UC Riverside

Cell death is a major process in a biological cell that occurs during development, homeostasis and immune regulation in multicellular organisms. Dysregulation of cell death pathway has been implicated in many diseases. Principle cell death pathways include

apoptosis, autophagy, necrosis, mitotic catastrophe etc. Knowledge of cell death pathways and the reason the cell chooses to die one way or the other, are key factors to understand the disease, the way it affects the cellular system and subsequent drug discovery.

This study is focused on developing genetically encoded Förster Resonance Energy Transfer (FRET) based biosensors to identify apoptosis and autophagy pathways in vitro.

FRET is an energy transfer phenomenon which occurs between two spectrum-overlapping fluorophores that are in close proximity. The design of the sensor is based on enzyme substrate dynamics and consists of a reporter gene fused between fluorescent proteins. Additionally, FRET based protease assay has been used to determine the kinetics of Atg4A, an enzyme involved in autophagy. The kinetic parameters km, kcat, kcat /km were derived using real time detection method. To take this forward, the sensor will be transfected in H460 lung cancer cell line to identify the type of death the cell chooses on treatment with sumoylation inhibitors that were previously developed in the lab. MTS assay was conducted to establish the supremacy of sumoylation inhibitors over other commercially available drugs.

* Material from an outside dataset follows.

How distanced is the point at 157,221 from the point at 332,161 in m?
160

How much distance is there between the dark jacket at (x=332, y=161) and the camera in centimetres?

In conclusion, the biosensor developed in this study is highly sensitive in detecting apoptosis and autophagy and can be used to derive quantitative data using FRET technology. It can be used both in vitro and in mammalian cells and can differentiate between apoptosis and autophagy. The results of this study can help to expand biomedical knowledge by illuminating the mechanisms of different cell death pathways. This will pave way for simple and non-invasive ways to modulate cell death pathways for therapeutic intervention in the future.